You've heard his music countless time in your favorite Final Fantasy games, but there's more to composer Nobuo Uematsu than "One Winged Angel."
At last weekend's Anime Boston 2010, Uematsu got candid in an interview where he revealed everything from his thoughts on Avatar to his future cosplay plans. Here's a list of some of the more surprising things you might and might not know about the man behind the celebrated music of Final Fantasy, Chrono Trigger and dozens of Japanese role-playing game classics.
He didn't always want to be a composer
In fact, Nobuo said that in his elementary school days, he planned on becoming a pro-wrestler when he grew up. But after learning to play the piano at 11, he began to change his mind. However, he considered his musical career a side job until he started composing for Square in 1985. He said he still watches professional wrestling when he has time.
His favorite composition is not Final Fantasy VII
While he's best known for this soundtrack in the United States, he said he much prefers his arrangements for the lesser known Blue Dragon. This game was released in North America in 2007 on the Xbox 360.
He wants to cosplay... as a chocobo
This year's Anime Boston may have been Nobuo's first anime convention, but he said that after the weekend, he's sold on the idea. He said if he attends next year, he wants to cosplay as a chocobo. Expect to see a lot of hopeful fanboys cosplaying as giant Afros if that happens.
He would have liked to compose Avatar.
Nobuo said he watches a lot of movies to get inspiration for his music. After he watched Avatar recently, he said through his interpreter, Geoff Tebbetts, that "it came so close to being a very good movie" but he wasn't impressed with the battle scenes. On a related note, he said he would have liked to compose for the battle and ending scenes of the movie. If I were James Cameron, I would listen to his suggestions.

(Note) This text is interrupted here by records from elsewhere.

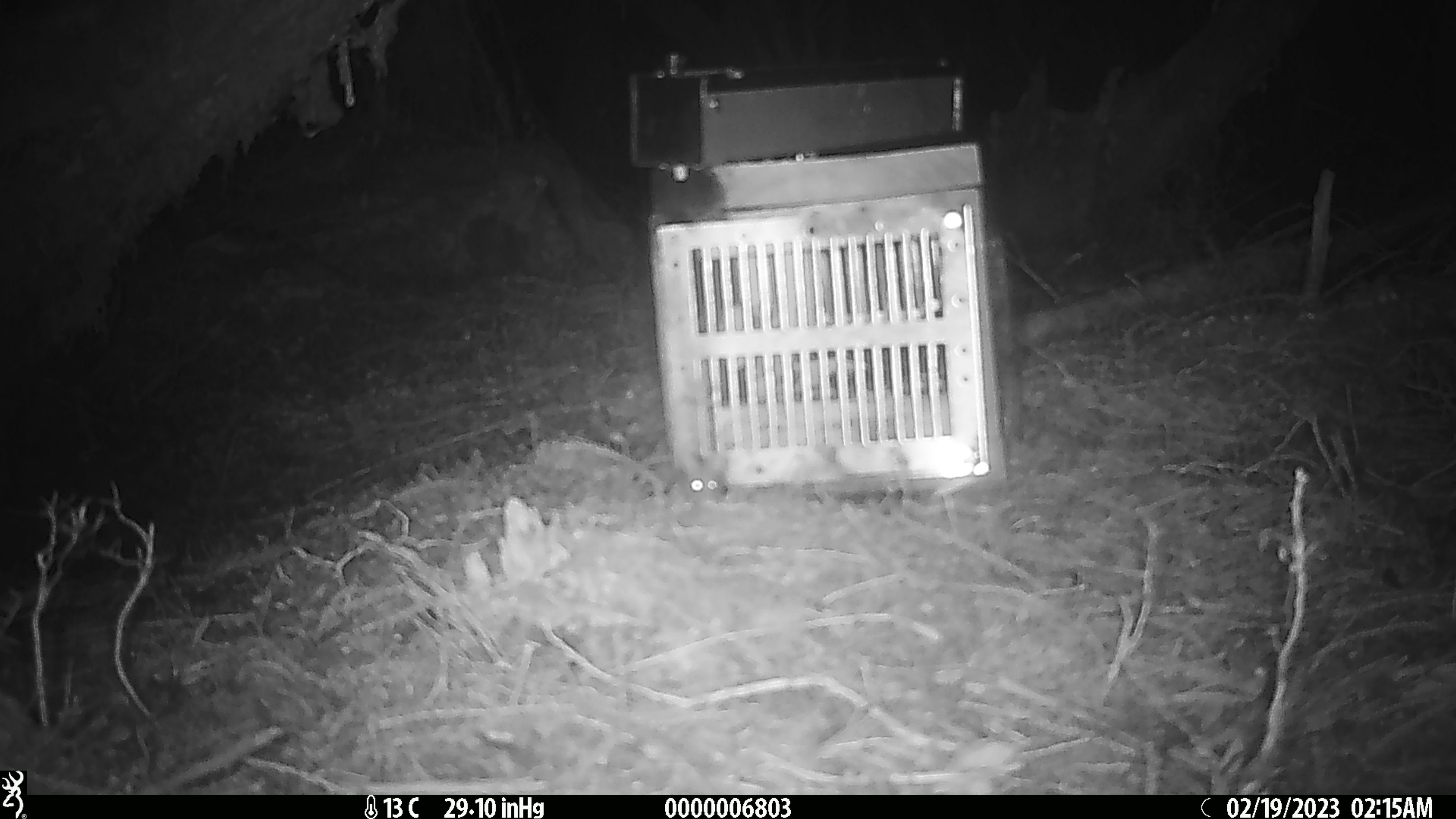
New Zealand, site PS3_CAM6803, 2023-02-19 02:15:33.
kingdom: Animalia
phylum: Chordata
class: Mammalia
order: Rodentia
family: Muridae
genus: Mus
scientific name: Mus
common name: mouse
Mouse (Mus).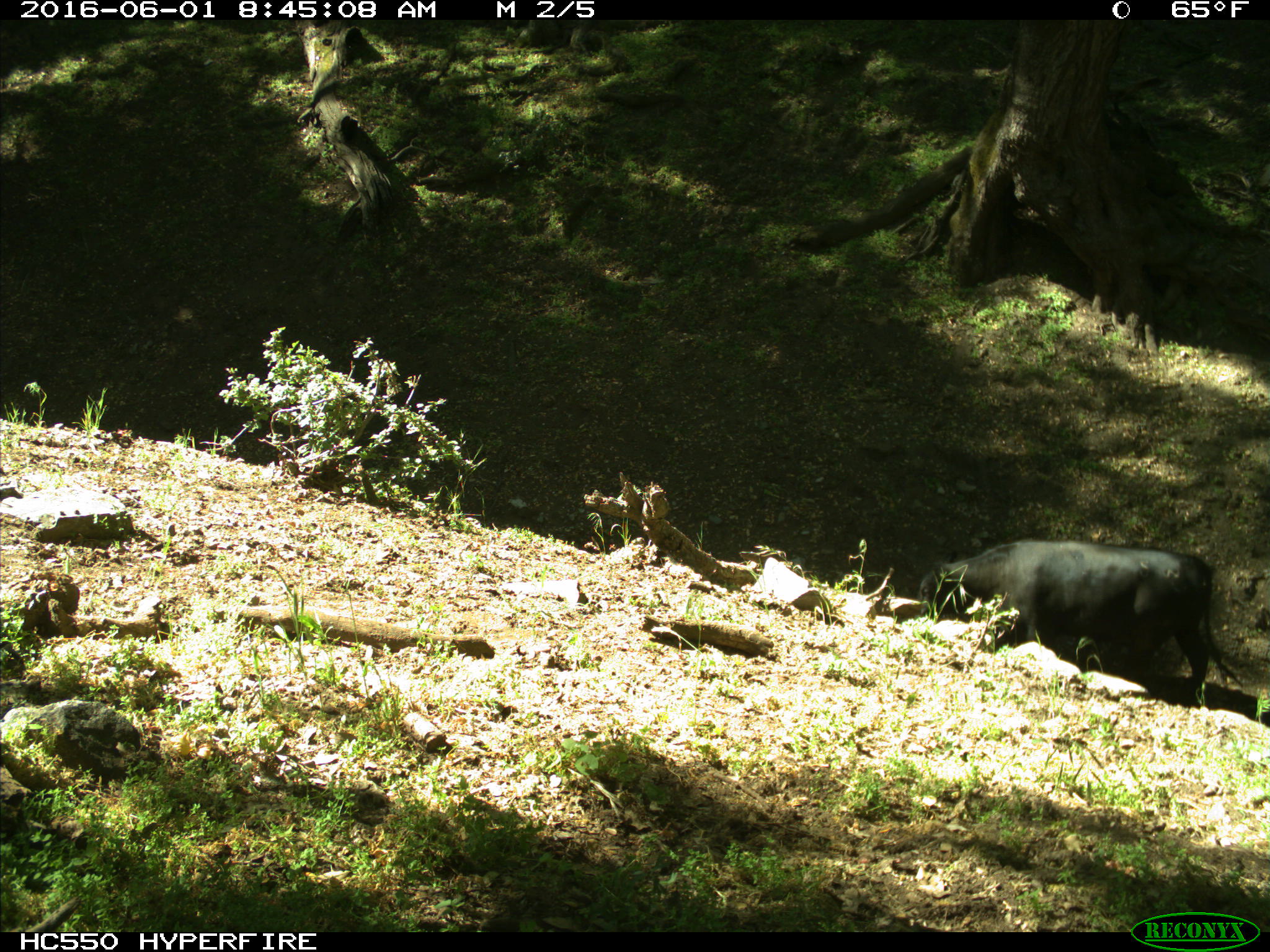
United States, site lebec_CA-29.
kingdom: Animalia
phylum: Chordata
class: Mammalia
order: Artiodactyla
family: Bovidae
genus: Bos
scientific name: Bos taurus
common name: domestic cow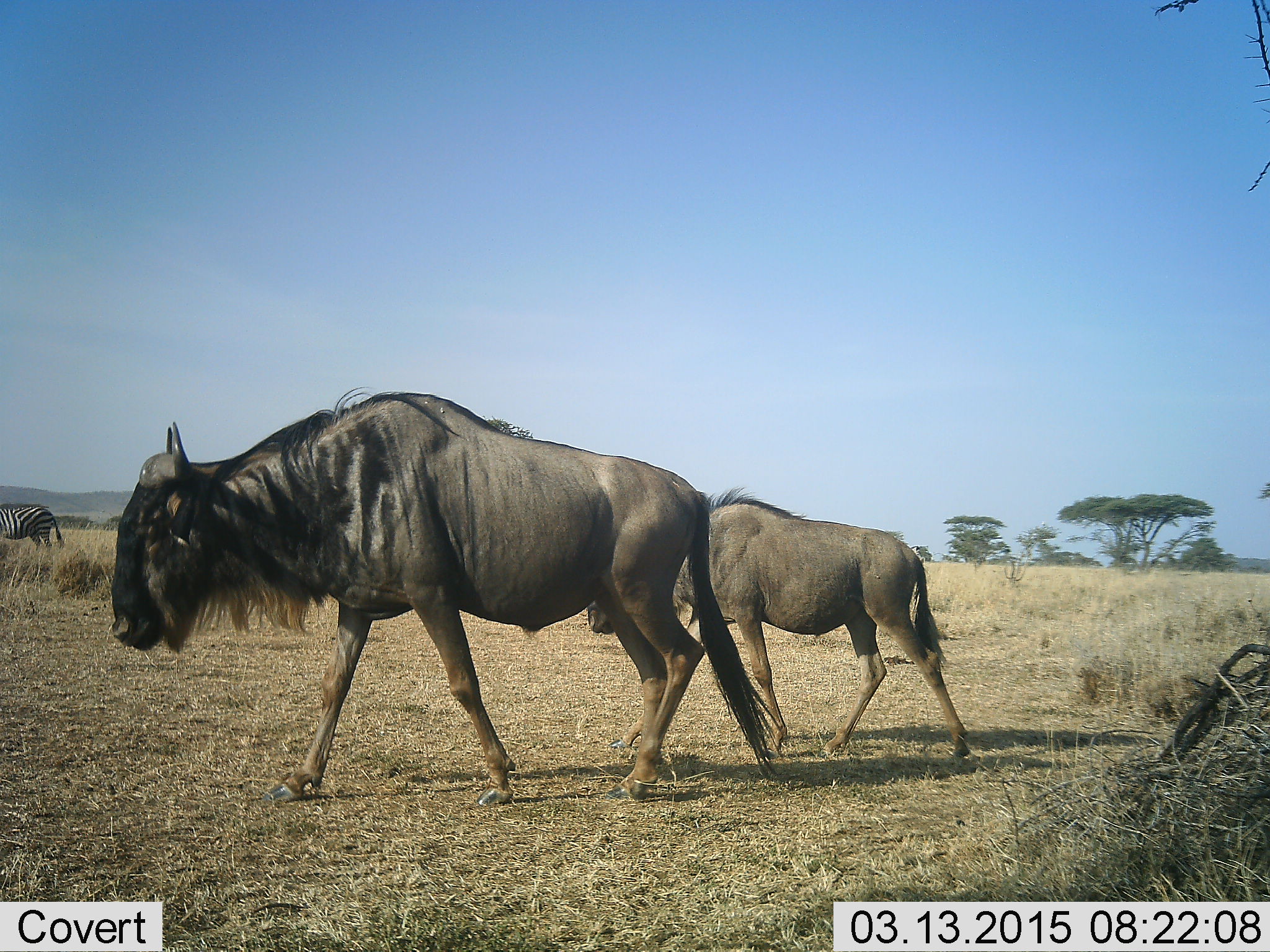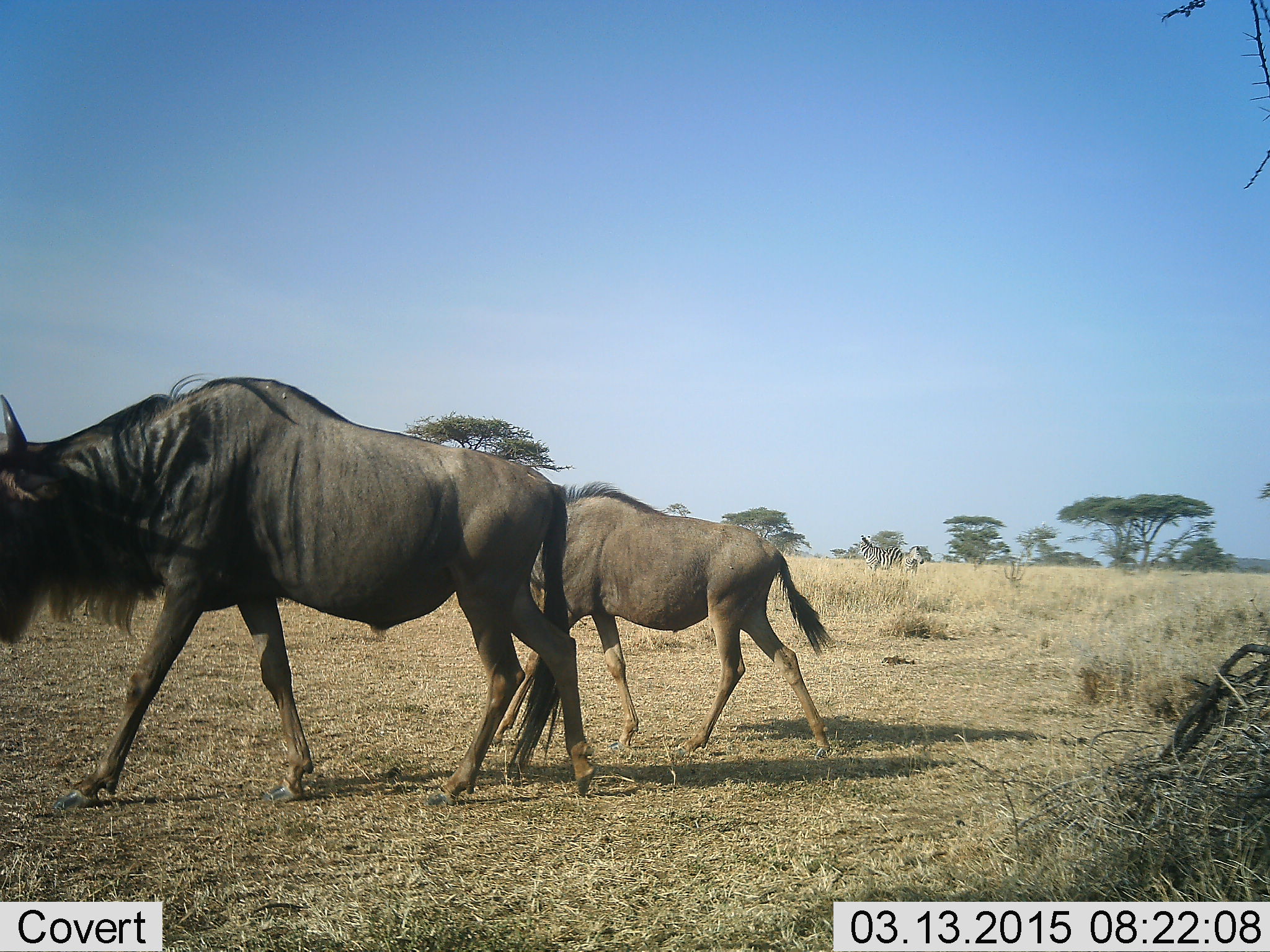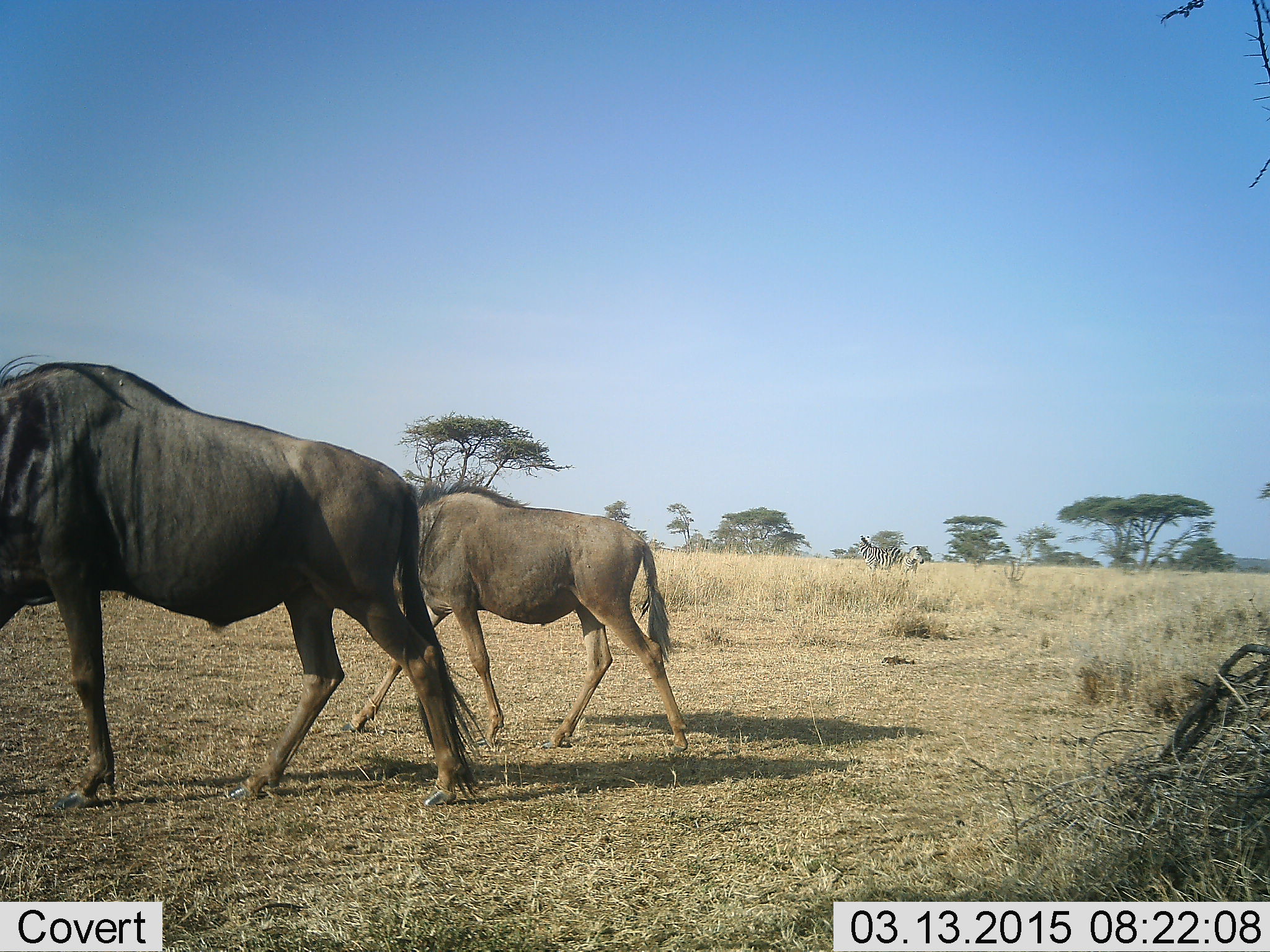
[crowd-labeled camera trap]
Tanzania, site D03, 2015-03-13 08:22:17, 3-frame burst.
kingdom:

But he's not impressed with action movies.
Nobuo urged us not to tell Hollywood, but he thinks the soundtracks to most of the latest action movies are interchangeable. "Even if you have two different action flicks, if you were to switch their soundtracks, they'd both sound the same," he said through Tebbetts. Nobuo much prefers dramatic movies, listing October Sky as a constant inspiration for his music.
He thinks Mario is as important as the Japanese national anthem.
Like any good video game composer, Nobuo said that video game music, especially the Mario theme, is very important to the Japanese. He said he felt that Japan has had a lighter outlook since the song was composed. "I felt they should've run that during the Olympic medal ceremony instead of the Japanese national anthem," he said.
He has his own music company.
After working for Square Enix for nearly 20 years, Nobuo left the company in 2004 and formed his own. It wasn't about hard feelings, he said, just that it became harder to work in an industry where his bosses were increasingly younger than he was. Nobuo formed "Smile Please," which gets its name from a Stevie Wonder song of the same name. He produces "Smile Please"'s music with his own production company, "Dog Ear Records."
And his own band, the Black Mages, formed with two other Square-Enix colleagues in 2002.
The band's genre is decidedly progressive rock and its songs are often built on expansions of Nobuo's Square Enix compositions. Nobuo said the band Bet you can't guess where they thought of the name!
He's still hard at work.
At age 50, Nobuo hasn't slowed down one bit. This month, he is releasing a brand new CD, "Ten Short Stories" in both English and Japanese. According to the press release, the songs tell you "How to live a Fun Life with 100% Uematsu melodies!" Nobuo asked everyone attending the press conference to tell ten more people about his music. But I think we can do better than that, Kotaku.